PUDN, static ips: add operational aspects, and upgrade strategy sections

maiqueb · maiqueb · commit 416a11f5fcce · 2025-05-14T13:06:55.000+01:00
Signed-off-by: Miguel Duarte Barroso &lt;mdbarroso@redhat.com&gt;
diff --git a/enhancements/network/routed-ingress-support-for-primary-udn-attached-vms-with-static-ips.md b/enhancements/network/routed-ingress-support-for-primary-udn-attached-vms-with-static-ips.md
@@ -698,133 +698,29 @@ The deprecation strategy is described in the OVN-Kubernetes
 
 ## Upgrade / Downgrade Strategy
 
-If applicable, how will the component be upgraded and downgraded? Make sure this
-is in the test plan.
-
-Consider the following in developing an upgrade/downgrade strategy for this
-enhancement:
-- What changes (in invocations, configurations, API use, etc.) is an existing
-  cluster required to make on upgrade in order to keep previous behavior?

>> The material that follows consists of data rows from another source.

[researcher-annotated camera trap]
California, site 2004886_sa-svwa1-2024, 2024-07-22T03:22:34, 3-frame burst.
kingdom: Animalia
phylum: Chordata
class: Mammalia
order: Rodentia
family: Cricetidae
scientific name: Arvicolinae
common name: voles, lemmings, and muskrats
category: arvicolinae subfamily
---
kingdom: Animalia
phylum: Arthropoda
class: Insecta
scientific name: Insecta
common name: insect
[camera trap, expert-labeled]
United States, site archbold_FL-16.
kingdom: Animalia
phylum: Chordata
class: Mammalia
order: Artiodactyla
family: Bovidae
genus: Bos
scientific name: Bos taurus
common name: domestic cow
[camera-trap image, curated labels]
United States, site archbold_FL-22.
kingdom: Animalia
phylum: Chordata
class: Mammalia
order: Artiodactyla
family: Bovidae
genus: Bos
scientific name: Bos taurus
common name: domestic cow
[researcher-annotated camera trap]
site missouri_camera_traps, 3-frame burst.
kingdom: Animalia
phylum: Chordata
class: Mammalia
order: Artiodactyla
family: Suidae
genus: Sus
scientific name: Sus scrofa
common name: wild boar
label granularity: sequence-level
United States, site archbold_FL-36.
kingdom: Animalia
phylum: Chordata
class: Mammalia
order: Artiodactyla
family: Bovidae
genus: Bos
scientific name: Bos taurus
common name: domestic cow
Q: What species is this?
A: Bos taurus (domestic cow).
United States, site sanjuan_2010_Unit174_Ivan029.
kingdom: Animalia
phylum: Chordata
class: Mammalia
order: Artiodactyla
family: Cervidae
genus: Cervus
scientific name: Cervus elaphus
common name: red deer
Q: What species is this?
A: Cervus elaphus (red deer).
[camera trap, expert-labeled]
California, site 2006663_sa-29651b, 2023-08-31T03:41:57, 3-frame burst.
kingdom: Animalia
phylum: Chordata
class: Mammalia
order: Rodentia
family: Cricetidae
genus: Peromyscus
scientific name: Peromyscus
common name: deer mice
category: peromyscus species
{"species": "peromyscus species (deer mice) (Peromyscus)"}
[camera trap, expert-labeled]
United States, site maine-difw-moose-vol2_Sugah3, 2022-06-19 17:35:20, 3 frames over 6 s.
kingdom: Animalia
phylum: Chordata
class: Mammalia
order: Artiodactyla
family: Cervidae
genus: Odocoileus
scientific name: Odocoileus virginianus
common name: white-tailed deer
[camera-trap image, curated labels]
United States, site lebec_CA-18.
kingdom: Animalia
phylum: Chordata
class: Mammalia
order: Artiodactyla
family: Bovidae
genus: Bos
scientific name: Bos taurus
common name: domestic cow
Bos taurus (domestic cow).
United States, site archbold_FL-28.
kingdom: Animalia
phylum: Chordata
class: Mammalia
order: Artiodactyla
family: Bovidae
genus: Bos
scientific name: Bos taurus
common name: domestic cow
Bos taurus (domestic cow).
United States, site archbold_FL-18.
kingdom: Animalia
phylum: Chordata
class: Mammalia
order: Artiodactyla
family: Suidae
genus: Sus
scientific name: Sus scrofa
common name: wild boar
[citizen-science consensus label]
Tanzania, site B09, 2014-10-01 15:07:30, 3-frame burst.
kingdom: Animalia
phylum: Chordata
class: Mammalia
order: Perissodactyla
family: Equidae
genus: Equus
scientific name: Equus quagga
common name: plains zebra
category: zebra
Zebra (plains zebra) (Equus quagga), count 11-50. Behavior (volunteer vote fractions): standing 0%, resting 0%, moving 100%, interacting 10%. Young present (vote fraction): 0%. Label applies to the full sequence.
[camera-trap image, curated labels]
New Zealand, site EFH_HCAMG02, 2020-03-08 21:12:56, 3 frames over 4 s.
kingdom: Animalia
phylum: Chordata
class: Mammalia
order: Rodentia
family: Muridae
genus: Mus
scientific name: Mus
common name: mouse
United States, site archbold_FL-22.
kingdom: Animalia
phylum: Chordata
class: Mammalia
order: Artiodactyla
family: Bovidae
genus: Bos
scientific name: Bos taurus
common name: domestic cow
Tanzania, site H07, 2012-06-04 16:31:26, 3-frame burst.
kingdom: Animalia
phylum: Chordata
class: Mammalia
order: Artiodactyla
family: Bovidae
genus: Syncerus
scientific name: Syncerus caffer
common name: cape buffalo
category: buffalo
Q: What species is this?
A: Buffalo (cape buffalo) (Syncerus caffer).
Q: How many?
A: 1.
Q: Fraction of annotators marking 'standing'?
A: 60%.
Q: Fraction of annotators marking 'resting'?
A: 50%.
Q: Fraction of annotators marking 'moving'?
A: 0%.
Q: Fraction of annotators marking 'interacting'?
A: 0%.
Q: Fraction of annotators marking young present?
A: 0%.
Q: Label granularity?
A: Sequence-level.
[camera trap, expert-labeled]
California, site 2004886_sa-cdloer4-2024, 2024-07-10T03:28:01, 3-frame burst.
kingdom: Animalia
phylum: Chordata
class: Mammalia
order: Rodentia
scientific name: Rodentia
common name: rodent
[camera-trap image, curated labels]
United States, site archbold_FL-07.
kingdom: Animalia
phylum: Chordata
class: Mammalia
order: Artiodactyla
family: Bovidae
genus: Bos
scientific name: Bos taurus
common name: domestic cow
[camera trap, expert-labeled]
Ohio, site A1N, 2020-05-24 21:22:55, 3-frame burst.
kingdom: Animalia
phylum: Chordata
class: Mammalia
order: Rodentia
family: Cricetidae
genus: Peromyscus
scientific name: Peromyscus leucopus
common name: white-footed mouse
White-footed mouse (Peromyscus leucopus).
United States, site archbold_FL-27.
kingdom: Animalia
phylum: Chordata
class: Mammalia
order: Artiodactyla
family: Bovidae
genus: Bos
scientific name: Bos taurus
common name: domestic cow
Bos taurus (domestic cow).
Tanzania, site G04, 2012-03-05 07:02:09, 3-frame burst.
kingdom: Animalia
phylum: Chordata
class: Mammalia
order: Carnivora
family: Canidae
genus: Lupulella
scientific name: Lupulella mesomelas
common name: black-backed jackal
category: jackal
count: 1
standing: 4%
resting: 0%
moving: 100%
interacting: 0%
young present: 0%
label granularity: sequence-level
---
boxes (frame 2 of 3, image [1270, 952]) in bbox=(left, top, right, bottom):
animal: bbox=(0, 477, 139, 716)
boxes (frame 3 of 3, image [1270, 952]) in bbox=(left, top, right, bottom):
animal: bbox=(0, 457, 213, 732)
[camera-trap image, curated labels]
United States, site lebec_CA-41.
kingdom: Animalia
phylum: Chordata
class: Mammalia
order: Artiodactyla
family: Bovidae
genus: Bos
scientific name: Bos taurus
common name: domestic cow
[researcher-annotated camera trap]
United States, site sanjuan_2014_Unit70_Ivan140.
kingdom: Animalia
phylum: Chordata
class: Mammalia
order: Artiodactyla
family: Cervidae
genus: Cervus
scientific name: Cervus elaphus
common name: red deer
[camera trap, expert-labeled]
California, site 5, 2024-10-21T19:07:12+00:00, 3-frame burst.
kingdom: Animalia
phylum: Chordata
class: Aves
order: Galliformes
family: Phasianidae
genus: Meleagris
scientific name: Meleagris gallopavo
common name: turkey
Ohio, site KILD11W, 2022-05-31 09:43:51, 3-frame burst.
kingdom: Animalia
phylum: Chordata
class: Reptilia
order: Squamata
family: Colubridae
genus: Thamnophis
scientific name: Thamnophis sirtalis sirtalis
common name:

-- What changes (in invocations, configurations, API use, etc.) is an existing
-  cluster required to make on upgrade in order to make use of the enhancement?
-
-Upgrade expectations:
-- Each component should remain available for user requests and
-  workloads during upgrades. Ensure the components leverage best practices in handling [voluntary
-  disruption](https://kubernetes.io/docs/concepts/workloads/pods/disruptions/). Any exception to
-  this should be identified and discussed here.
-- Micro version upgrades - users should be able to skip forward versions within a
-  minor release stream without being required to pass through intermediate
-  versions - i.e. `x.y.N->x.y.N+2` should work without requiring `x.y.N->x.y.N+1`
-  as an intermediate step.
-- Minor version upgrades - you only need to support `x.N->x.N+1` upgrade
-  steps. So, for example, it is acceptable to require a user running 4.3 to
-  upgrade to 4.5 with a `4.3->4.4` step followed by a `4.4->4.5` step.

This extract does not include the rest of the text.